I'd start with a 5% diphenyl dimethyl polysiloxane phase. A real workhorse. Maybe 0.32mm I.D. x 30M length and run the helium around 1.5 cc/min constant flow. Just a steady ramp from the appropriate solvent focusing temperature up to around 330°C over an hour.
Kurt, I think I have to disagree about the ability of low -vs- high res to make good identifications. Running in full-scan mode, a low-res can identify quite well assuming a non-coeluted peak. With coelutions, even a high res instrument won't be able to sort out the mix of masses from the coeluting compounds and the library fits will be poor. So the real limiting factor would be the complexity of the mixture... thus the ability of the column to resolve the close eluters.
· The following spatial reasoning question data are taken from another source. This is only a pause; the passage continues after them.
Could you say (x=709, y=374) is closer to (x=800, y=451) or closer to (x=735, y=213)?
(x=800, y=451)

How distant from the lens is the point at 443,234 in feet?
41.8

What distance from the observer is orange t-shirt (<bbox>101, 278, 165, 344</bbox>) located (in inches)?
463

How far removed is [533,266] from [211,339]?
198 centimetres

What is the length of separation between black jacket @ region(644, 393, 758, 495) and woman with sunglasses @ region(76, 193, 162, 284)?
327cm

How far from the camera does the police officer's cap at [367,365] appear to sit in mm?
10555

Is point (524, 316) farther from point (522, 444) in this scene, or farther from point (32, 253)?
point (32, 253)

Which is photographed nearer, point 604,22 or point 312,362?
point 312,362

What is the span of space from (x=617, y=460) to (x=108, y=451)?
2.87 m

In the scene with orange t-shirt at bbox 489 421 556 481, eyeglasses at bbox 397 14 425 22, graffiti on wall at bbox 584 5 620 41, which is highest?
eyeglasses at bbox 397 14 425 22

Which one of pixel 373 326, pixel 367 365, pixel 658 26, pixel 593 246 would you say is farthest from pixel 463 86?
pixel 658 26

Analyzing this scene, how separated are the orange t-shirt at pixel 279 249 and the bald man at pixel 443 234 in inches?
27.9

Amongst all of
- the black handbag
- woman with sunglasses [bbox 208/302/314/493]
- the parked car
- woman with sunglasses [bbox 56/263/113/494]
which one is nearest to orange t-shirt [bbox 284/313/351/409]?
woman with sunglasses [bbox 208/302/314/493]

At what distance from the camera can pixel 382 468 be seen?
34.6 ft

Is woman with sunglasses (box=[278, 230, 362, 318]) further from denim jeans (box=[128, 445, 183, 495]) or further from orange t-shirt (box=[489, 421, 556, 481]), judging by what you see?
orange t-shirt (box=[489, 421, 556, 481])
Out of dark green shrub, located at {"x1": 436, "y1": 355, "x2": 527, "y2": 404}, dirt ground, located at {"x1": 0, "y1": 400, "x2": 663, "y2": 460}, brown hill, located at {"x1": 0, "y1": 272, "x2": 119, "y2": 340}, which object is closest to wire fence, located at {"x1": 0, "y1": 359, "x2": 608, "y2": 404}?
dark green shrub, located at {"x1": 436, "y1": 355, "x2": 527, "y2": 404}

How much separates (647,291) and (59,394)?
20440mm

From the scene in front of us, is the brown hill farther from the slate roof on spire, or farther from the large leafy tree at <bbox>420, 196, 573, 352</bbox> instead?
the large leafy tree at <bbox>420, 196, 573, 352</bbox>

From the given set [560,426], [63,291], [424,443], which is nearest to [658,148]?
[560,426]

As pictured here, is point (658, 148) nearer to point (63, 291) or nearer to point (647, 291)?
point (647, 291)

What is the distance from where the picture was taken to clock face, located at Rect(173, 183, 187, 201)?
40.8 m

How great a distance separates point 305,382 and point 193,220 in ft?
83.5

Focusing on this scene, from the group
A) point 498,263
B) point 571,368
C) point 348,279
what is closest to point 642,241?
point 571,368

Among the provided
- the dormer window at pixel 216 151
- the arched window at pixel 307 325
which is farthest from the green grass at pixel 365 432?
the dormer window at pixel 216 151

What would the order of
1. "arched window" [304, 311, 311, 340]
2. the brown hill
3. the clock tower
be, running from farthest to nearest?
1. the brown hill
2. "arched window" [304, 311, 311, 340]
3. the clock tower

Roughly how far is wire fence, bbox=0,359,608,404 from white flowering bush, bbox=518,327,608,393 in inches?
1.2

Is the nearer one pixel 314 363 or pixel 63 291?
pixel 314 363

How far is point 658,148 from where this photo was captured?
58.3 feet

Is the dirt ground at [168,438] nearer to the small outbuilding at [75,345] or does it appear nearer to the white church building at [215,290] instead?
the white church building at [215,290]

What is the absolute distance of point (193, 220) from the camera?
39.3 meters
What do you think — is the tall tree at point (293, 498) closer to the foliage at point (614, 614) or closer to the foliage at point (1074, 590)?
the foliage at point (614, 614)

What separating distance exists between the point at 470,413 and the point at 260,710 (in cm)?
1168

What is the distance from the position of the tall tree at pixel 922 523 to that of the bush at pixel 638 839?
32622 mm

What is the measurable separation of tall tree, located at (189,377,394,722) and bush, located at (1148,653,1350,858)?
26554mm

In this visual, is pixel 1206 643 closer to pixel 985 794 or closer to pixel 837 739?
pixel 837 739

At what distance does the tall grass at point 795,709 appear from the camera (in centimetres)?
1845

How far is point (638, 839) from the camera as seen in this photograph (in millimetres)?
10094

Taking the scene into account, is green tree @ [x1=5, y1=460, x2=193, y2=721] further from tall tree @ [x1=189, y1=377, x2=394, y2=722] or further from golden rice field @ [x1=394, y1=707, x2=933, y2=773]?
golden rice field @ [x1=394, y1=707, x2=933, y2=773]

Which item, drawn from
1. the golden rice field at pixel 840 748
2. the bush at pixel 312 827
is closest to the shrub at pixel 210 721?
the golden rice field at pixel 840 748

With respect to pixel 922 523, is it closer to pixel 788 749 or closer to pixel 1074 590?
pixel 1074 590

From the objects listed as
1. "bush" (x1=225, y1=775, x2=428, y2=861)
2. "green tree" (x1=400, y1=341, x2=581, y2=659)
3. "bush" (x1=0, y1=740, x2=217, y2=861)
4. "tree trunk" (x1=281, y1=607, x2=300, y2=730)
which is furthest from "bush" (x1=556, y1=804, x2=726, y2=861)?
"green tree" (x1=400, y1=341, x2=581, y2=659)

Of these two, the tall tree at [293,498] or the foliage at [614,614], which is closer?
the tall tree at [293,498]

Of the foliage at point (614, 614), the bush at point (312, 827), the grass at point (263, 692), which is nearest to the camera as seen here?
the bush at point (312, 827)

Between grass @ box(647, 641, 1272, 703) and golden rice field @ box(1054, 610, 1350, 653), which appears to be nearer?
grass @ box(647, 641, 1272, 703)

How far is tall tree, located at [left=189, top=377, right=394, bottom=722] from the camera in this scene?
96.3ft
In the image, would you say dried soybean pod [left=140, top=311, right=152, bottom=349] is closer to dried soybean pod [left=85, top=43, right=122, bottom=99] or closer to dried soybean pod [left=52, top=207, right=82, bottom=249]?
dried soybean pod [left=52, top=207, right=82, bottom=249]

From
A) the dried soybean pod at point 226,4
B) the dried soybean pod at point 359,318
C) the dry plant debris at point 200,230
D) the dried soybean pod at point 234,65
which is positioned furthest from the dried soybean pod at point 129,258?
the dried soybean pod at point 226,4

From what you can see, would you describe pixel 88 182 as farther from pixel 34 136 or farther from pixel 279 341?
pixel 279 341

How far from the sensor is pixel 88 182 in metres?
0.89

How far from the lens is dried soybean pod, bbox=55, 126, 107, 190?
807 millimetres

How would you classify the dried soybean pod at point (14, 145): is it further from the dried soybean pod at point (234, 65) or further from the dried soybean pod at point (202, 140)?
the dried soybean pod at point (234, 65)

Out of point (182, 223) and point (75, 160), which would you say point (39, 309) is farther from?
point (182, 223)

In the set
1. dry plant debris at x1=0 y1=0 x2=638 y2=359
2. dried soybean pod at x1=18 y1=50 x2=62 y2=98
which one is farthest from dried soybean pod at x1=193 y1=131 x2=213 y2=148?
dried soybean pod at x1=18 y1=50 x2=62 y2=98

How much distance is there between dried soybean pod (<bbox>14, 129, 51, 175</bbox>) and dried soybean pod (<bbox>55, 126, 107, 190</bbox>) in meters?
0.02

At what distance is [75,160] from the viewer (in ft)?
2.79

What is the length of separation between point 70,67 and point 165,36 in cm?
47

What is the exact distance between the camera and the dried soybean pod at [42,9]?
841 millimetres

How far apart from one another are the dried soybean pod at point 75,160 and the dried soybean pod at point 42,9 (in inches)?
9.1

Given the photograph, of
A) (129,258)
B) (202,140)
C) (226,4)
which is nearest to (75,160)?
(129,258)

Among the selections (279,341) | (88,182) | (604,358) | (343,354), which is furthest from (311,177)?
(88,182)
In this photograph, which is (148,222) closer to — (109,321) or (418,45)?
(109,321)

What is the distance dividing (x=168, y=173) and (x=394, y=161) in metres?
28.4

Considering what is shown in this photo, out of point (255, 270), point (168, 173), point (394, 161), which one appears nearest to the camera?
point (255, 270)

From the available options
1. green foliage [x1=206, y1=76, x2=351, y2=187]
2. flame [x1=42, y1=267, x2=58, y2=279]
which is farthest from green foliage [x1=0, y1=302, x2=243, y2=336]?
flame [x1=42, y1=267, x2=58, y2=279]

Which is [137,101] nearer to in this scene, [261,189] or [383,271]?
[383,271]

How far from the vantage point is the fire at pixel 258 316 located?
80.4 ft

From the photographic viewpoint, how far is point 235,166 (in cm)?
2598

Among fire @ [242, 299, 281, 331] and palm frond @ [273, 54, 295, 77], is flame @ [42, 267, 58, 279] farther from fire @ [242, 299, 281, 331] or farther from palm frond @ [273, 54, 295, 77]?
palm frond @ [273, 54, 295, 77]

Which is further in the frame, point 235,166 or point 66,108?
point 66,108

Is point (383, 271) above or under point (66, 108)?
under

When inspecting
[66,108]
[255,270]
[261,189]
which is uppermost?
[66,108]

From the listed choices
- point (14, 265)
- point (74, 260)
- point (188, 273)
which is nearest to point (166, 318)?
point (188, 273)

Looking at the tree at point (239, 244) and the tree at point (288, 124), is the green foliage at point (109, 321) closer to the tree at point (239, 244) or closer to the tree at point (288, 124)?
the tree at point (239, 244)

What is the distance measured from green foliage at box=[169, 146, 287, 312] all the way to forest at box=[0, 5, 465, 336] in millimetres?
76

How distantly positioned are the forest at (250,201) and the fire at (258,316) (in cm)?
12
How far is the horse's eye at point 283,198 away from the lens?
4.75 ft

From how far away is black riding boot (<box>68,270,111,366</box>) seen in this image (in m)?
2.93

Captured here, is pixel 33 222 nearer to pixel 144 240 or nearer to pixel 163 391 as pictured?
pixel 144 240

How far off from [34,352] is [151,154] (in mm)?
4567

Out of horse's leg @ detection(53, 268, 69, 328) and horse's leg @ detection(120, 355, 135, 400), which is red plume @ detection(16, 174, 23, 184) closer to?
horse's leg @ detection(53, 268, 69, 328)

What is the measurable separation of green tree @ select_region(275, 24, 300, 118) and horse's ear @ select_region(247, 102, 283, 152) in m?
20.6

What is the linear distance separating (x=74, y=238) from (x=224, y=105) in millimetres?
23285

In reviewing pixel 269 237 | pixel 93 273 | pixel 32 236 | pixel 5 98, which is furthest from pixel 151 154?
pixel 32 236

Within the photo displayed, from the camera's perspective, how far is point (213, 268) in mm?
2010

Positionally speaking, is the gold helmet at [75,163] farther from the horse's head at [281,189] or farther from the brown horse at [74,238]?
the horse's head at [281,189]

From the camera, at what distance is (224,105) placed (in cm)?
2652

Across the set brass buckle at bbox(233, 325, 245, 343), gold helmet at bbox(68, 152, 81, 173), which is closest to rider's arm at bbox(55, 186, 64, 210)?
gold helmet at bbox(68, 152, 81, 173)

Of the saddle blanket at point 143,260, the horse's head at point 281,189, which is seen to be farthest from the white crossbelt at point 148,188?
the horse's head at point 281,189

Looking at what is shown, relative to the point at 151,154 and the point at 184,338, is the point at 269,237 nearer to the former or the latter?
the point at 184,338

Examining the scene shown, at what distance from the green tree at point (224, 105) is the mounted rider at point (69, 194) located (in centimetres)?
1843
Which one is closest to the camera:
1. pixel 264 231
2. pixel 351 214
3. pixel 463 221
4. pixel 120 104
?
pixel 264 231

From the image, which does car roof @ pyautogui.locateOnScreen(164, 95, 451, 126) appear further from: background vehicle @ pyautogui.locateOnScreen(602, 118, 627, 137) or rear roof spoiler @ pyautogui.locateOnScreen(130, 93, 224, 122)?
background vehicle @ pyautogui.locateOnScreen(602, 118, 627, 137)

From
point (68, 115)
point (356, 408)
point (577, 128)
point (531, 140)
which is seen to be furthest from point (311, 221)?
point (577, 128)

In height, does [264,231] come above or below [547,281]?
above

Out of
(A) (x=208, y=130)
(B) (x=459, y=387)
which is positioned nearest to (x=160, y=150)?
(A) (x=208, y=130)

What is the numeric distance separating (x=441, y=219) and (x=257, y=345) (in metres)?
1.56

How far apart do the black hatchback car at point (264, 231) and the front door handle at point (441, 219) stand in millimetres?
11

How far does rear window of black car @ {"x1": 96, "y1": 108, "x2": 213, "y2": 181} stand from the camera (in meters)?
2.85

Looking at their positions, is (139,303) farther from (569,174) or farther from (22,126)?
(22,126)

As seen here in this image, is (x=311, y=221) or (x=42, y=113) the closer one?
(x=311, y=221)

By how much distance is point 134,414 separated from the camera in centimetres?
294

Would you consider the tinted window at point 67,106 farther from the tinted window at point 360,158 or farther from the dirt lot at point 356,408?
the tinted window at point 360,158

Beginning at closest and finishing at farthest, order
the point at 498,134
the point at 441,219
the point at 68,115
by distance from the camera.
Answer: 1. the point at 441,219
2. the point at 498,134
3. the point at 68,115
You want your library spectra to be run at a resolution similar to the resolution that you're using.
Generally, you'll find the higher resolution instruments running in a selected ion monitoring mode where only a small subset of masses are being scanned thus increasing the mass dwell time and sensitivity, and using the filtering capability of higher resolution to distinguish masses of interest from very close masses coming from coeluting non-interest compounds.
The mass filtering capability of a high res instrument comes into play when doing such a SIM analysis since at 1000 resolution (low res), mass 162.26 can be distinguished from a mass about 0.16 amu different (162.26/1000), thus if you're trying to look at mass 162.26, you'll be seeing a mass range of 162.10 - 162.42, thus non-interest coeluters can interfere if the mass is close enough to mass 162.26. Raise the resolution to 10,000 (high res), and discrimination increases to 0.016 amu (162.26/10000), thus lowering the indistinguishable mass range to 162.244 - 162.276. Much higher resolutions can be used, but with higher resolution, there is a sacrifice in sensitivity due to the physical focusing of the ion beam.